Note that failing this check does NOT mean the data is or is not colorable. It simply means that an answer to whether or not it can be colored and providing a verified colored solution is not determinable within the set runtime limit. Since runtime is essentially exponential with the level of complexity, you can’t just arbitrarily increase the limit. The designer must instead decrease the complexity of this portion of the layout by breaking some of the spacing interactions between the polygons. A couple of the separators on the right are circled in black. If these separator spacing locations are broken (moved apart), the effect could dramatically change the component, in the sense that it would break large circular interactions within the component, and may reduce the complexity enough to satisfy the heuristics.

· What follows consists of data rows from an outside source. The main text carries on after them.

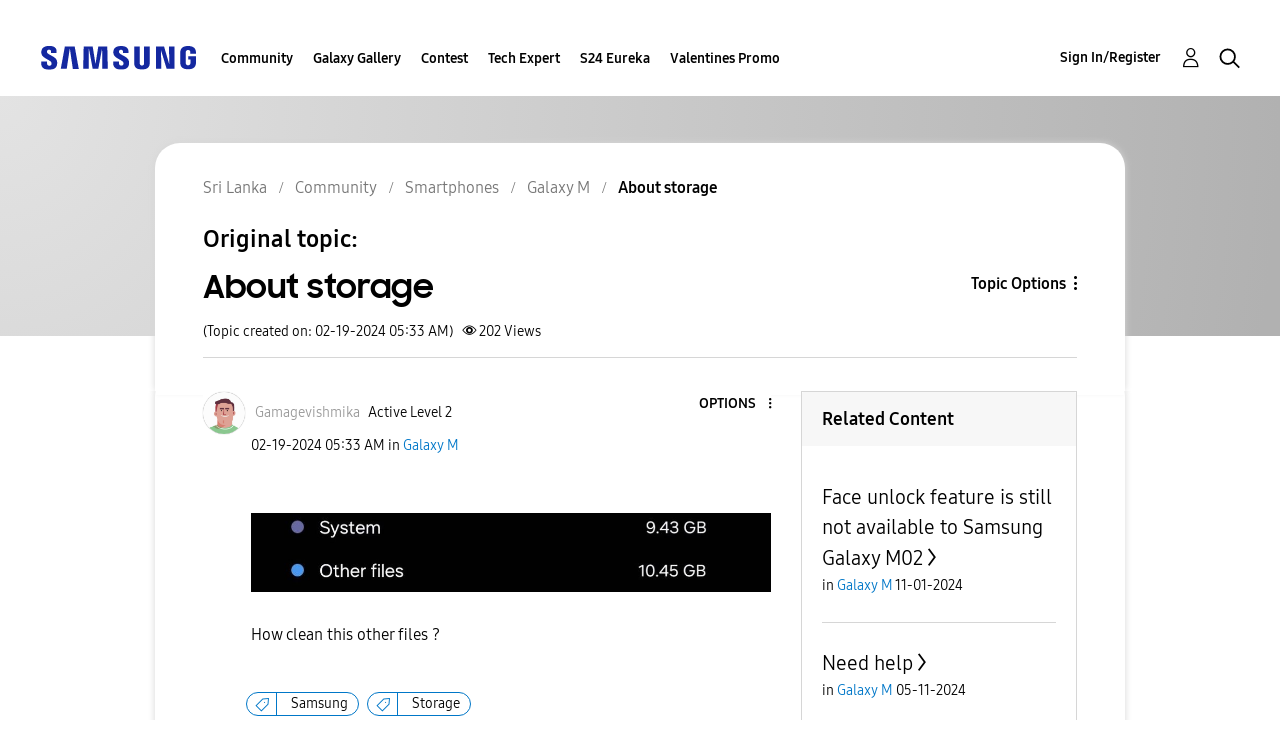

--- FILE ---
content_type: text/html; charset=UTF-8
request_url: https://r2.community.samsung.com/t5/Galaxy-M/About-storage/m-p/15574792
body_size: 1928
content:
<!DOCTYPE html>
<html lang="en">
<head>
    <meta charset="utf-8">
    <meta name="viewport" content="width=device-width, initial-scale=1">
    <title></title>
    <style>
        body {
            font-family: "Arial";
        }
    </style>
    <script type="text/javascript">
    window.awsWafCookieDomainList = ['vggiy29687.lithium.com','r2.community.samsung.com'];
    window.gokuProps = {
"key":"AQIDAHjcYu/GjX+QlghicBgQ/7bFaQZ+m5FKCMDnO+vTbNg96AHf0QDR8N4FZ0BkUn8kcucXAAAAfjB8BgkqhkiG9w0BBwagbzBtAgEAMGgGCSqGSIb3DQEHATAeBglghkgBZQMEAS4wEQQMuq52ahLIzXS391ltAgEQgDujRkBXrrIUjgs1lAsFcu/9kgpI/IuavohSG7yE1BYsDzpFl4iqc4edkSwfTozI/iGO7lnWq3QC9N4X1w==",
          "iv":"D549VgFVPQAAAG/z",
          "context":"svjlpwhu3v0RxisJ3Jbp9dH3otZDY/IwsHqdifvS4wHO76fafilfmnqOXLLeb1gxoNBvwAzDke2C7vnokgzFk6bcAQh3T/r8P83NzWw0FeDk8yRaC3EemZoAuWDdQGt/VxwKrXXwPy6TXU+wohe+TIeaynhtqtyv6Wr7pRntM75egZKGfi/Bn4jZqykhVuQphWlwvbX7GYt+AIUtKgy88m40d6KPME3Nx79TVq/MnfQN8ZCykFsfTWACCIVXEW8YWaBpKWfRqE+jRB+q3E0XICdUML6mLqTcyGQl9+c9GNZfqH3rtEIWV6YwBWMryJLYuAP45inPgjVrzhlbMxC6RWjBkk50ZDQSokxfBkYwV5VAP0fO+K/dSGLK08XCWoTEdY89rjDoxxq3nYxgWmegiDdEt/Biph3V6g8E"
};
    </script>
    <script src="https://bc0439715fa6.967eb88d.us-east-2.token.awswaf.com/bc0439715fa6/e566d069acb5/9c5f3411fe12/challenge.js"></script>
</head>
<body>
    <div id="challenge-container"></div>
    <script type="text/javascript">
        AwsWafIntegration.saveReferrer();
        AwsWafIntegration.checkForceRefresh().then((forceRefresh) => {
            if (forceRefresh) {
                AwsWafIntegration.forceRefreshToken().then(() => {
                    window.location.reload(true);
                });
            } else {
                AwsWafIntegration.getToken().then(() => {
                    window.location.reload(true);
                });
            }
        });
    </script>
    <noscript>
        <h1>JavaScript is disabled</h1>
        In order to continue, we need to verify that you're not a robot.
        This requires JavaScript. Enable JavaScript and then reload the page.
    </noscript>
</body>
</html>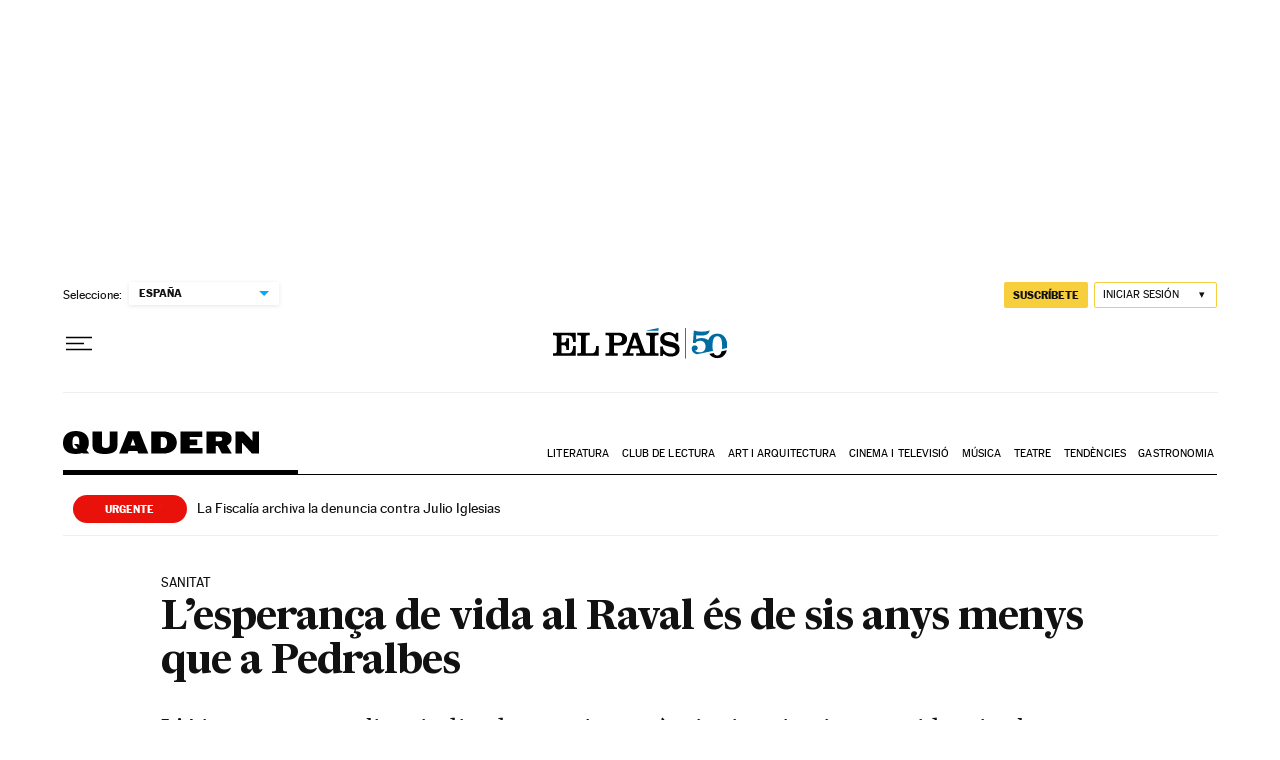

--- FILE ---
content_type: application/javascript; charset=utf-8
request_url: https://fundingchoicesmessages.google.com/f/AGSKWxVQ85BPfb5xApiyYiqNH9LBf73mffnTXxkcbjA_KGWRiPIzi0uEbt59Zv8Y-ZFauEAaxPQrymUF-i8R-behq-hwq6rOchlKuwr4FFgDP7bw6dQU7gJ_5GguKBqfRczgkX_nX8y7DOC34KMz3UriagTjV7pbqPnC7xvx944_Rm0fjLQ-N6ieUL08M8vK/_/ads/sponsor/advertisingbanner_/gate-ad-/adsdaqbanner_/ad/empty.
body_size: -1288
content:
window['3f4637f3-f922-4d88-9f7f-5bd2a3838361'] = true;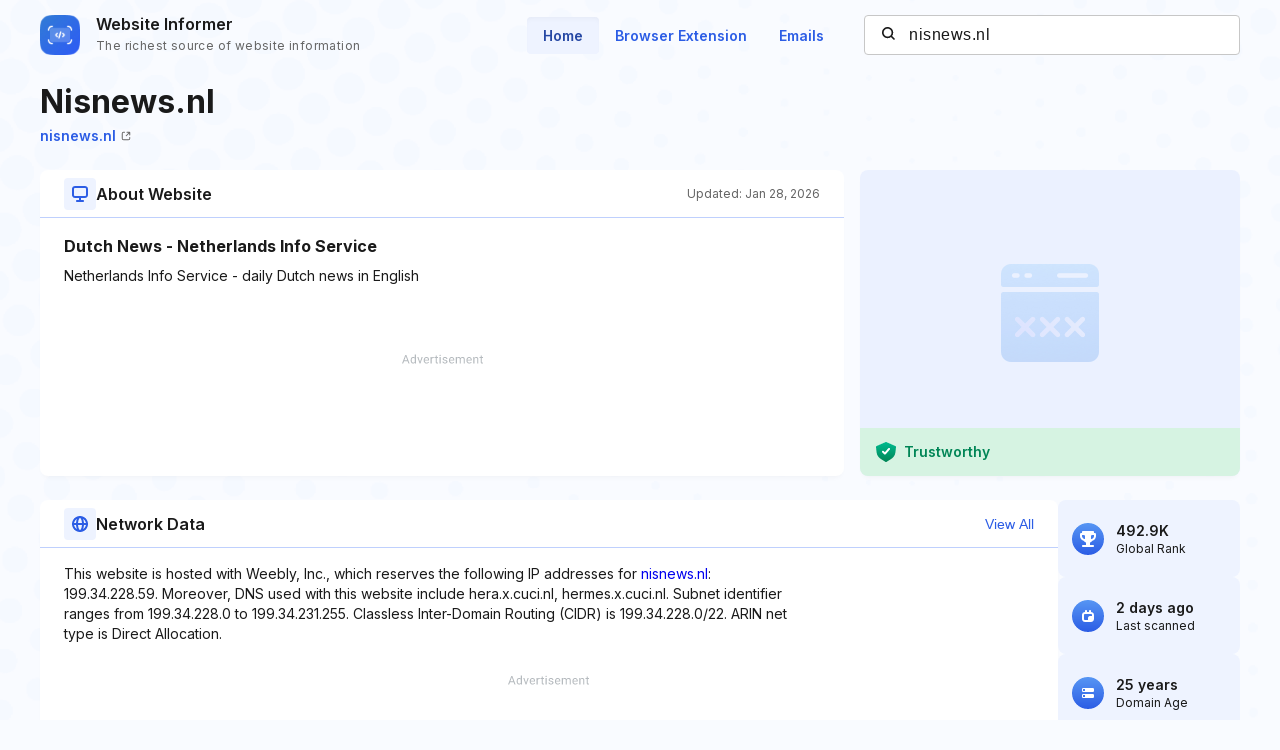

--- FILE ---
content_type: text/html; charset=utf-8
request_url: https://www.google.com/recaptcha/api2/aframe
body_size: 268
content:
<!DOCTYPE HTML><html><head><meta http-equiv="content-type" content="text/html; charset=UTF-8"></head><body><script nonce="IABlmLksIbRJPZpwUT3rmQ">/** Anti-fraud and anti-abuse applications only. See google.com/recaptcha */ try{var clients={'sodar':'https://pagead2.googlesyndication.com/pagead/sodar?'};window.addEventListener("message",function(a){try{if(a.source===window.parent){var b=JSON.parse(a.data);var c=clients[b['id']];if(c){var d=document.createElement('img');d.src=c+b['params']+'&rc='+(localStorage.getItem("rc::a")?sessionStorage.getItem("rc::b"):"");window.document.body.appendChild(d);sessionStorage.setItem("rc::e",parseInt(sessionStorage.getItem("rc::e")||0)+1);localStorage.setItem("rc::h",'1769759392969');}}}catch(b){}});window.parent.postMessage("_grecaptcha_ready", "*");}catch(b){}</script></body></html>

Finally, multi-patterning trade-offs extend beyond the physical constraints to the electrical constraints. Since traditional DP, TP, and QP use multiple photo steps to print the various masks, each imaging step may misalign relative to the target, and thus relative to each other. This misalignment introduces a new source of capacitive variation in the layout between the polygons on the same metal layer. In Figure 7, we see an example of how DP masks can misalign, and how new parasitic extraction (PEX) corners may need to be considered to calculate accurate timing margins.

Figure 7: DP misalignment may create additional PEX corners to consider.

At 10nm and below, you may encounter even more exotic types of multi-patterning. Self-Aligned Double Patterning (SADP), for instance, has an advantage over traditional litho-etch-litho-etch (LELE) DP in that the two patterns do not misalign relative to each other. That sounds great, but again, there is a trade-off. Because of the deposition and etch steps involved in this type of process, the critical dimension (CD) bias of one of the patterns may be significantly more variable than the other. So polygons in your circuit that are one color will have more PEX variability than polygons assigned to the other color. You may find yourself trying to manipulate particular critical net polygons to specific colors to minimize variability. Of course, trying to force more polygons to a particular color runs in the face of spacing and density balancing constraints. Remember, “There is no such thing as a free lunch!”

In my next blog, I want to dig deeper into this whole topic of density balancing. It is a complex subject affected by many different aspects of design and manufacturing. In the meantime, I’m going to lunch…who’s buying?